Trickle Up, on the other hand, says the opposite; if governments give to the less well off – that’s you and me – via tax cuts or some form of subsidy, we’ll spend more and thus stimulate the economy making the rich richer.
But which is a solution and which is a myth?
To find an answer, I asked some Well Off and then some Not So Well Off folk what they would do with a tax cut.
In every case, the Well Off said something like, “Oh, I pretty much spend what I spend, so a little more money coming in wouldn’t change much. I guess it would go towards the mortgage or into my super.’
Perhaps no surprises there, but what about the Less Well Off.
Almost all answered with some version of, “Are you kidding me here?
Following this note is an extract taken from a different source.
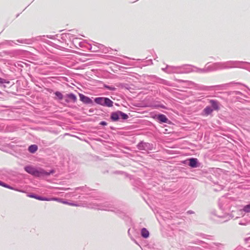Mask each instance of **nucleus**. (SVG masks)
Returning <instances> with one entry per match:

The kids need new school shoes; my wife and I haven’t been to a restaurant in months, and our washing machine is so old it screams to be put out of its misery, when - that is - it’s not walking around the laundry.’
And there’s the point.
Trickle Down, i.e. the comparitively small increases in income provided by tax cuts for the wealthy, doesn’t stimulate the economy because the well off are usually already spending what they want to spend to live how they want to live.
But Trickle Up, i.e. tax cuts for the less well off, will almost always have to be spent on any number of urgent somethings and so will directly and immediately stimulate the economy. Those pesky bills, an occasional night out, etc…
Oh, and by the way, as the money is spent by the less well off, businesses do better. So as the economy improves, the wealthy, (who own the businesses), also become wealthier.
Right there, that’s your trickle up trickling up.
Now everyone’s happy.
One final nail in the Trickle Down theory’s coffin. The concept really picked up steam when it was introduced in the US by GWB – he did do some economic stuff when he wasn’t invading countries – back in the early 2000′s. Since then the US economy has… well, maybe they’re not calling an ambulance, but they sure are jacking up its medication.
So, my question for the Trickle Downers is, when is it going to start working? The US is ten years plus down the track and no sign of it kicking in yet. Of course, that doesn’t stop the Republicans from insisting on doing it harder. Talk about digging yourself out of a hole…
So it turns out there is something that defies gravity and flows upwards – tax cuts for the less well off.
Who knew? Isaac Newton obviously didn’t. Tony Abbott still doesn’t.
But of course, to flow up you have to start at the bottom.
*Disclaimer: I’m not a Harvard trained economist obsessed with complex, unprovable economic theories. Moreover, I do not use mathematical computer models based on thousands of never published or explained assumptions, many of which are deduced from other assumptions.
Therefore, any economic comments I make should be ignored.